The vast majority of all civil cases, including those in Georgia, end with a determination and an award of damages. The exact nature of the damages received will depend on the type of case that is being heard and what the plaintiff request. Often times, what damages boils down to is a monetary award based off of compensatory or punitive. A wrongful death judgment can include an award for damages based off of one or both theories.
Compensatory damages are meant to compensate the victim for their loss or injury. Because they are meant as compensation the damages have to trace back to the injured party and their loss. In a wrongful death lawsuit compensatory losses can be financial and non-financial in nature. Financial losses are generally determined by the circumstances of the victim at the time of their death. Calculations for financial losses include items, such as loss of wages, loss of inheritance, medical bills, damage to property and a host of other actually losses. These calculations can become complex when factors such as life expectancy, earning capacity, intelligence and other factors are considered.

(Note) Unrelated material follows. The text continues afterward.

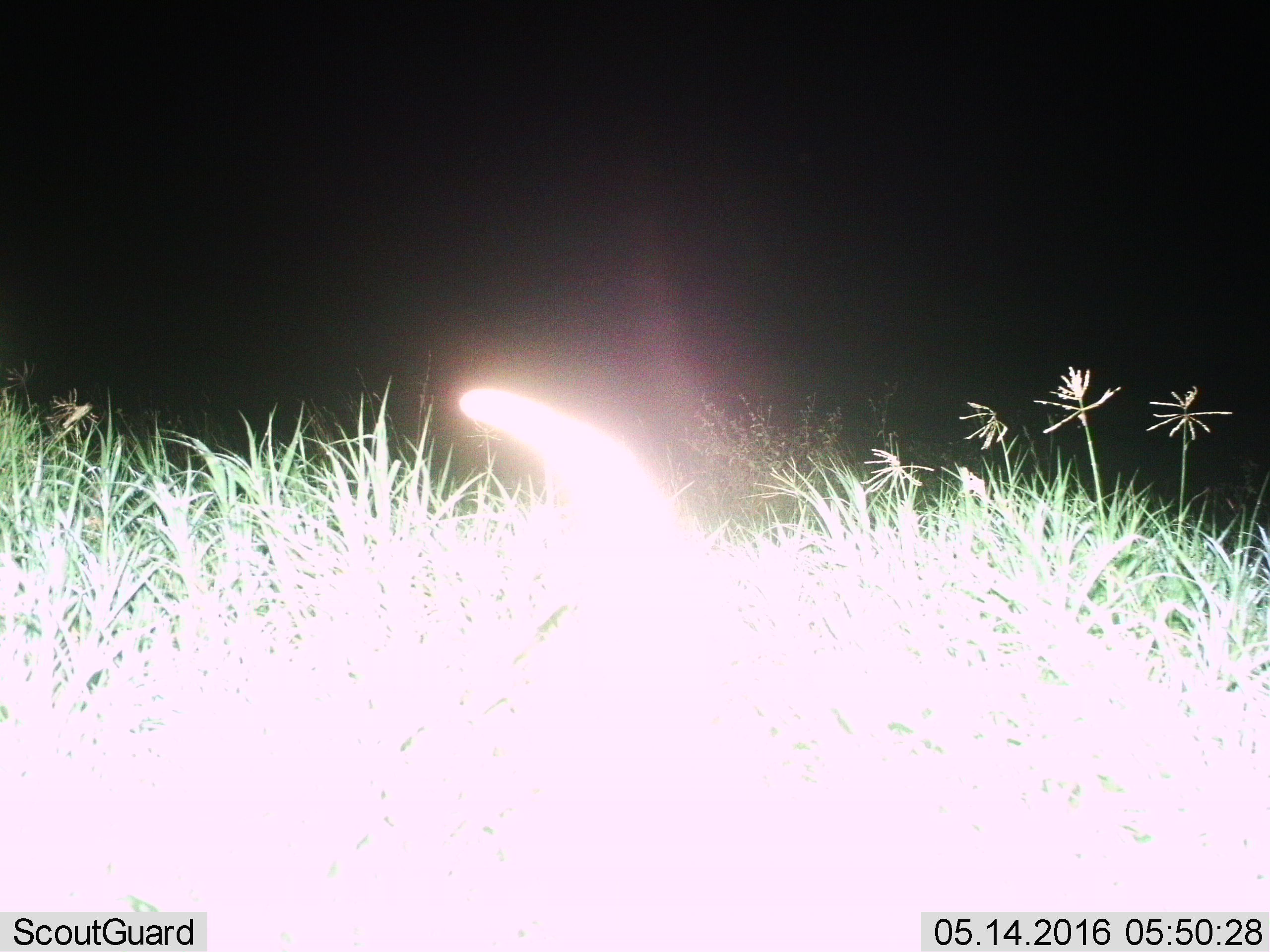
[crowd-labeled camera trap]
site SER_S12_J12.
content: unidentified animal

Punitive damages are meant to punish the defendant for their actions rather than compensate the victim for their loss. This means that the award does not financially trace back to the injured party and is based off the punishment or deterrent effect it has on the defendant. Many civil cases either bar or do not award punitive damages in most types of civil cases. Because it is used as punishment this class of damages is normally reserved for cases when the defendant was recklessly negligent or showed intent to do harm to the victim.
State law governs the matter of what damages can be allied to a case. Georgia and a number of other states allows for punitive damages to be considered in a wrongful death lawsuit.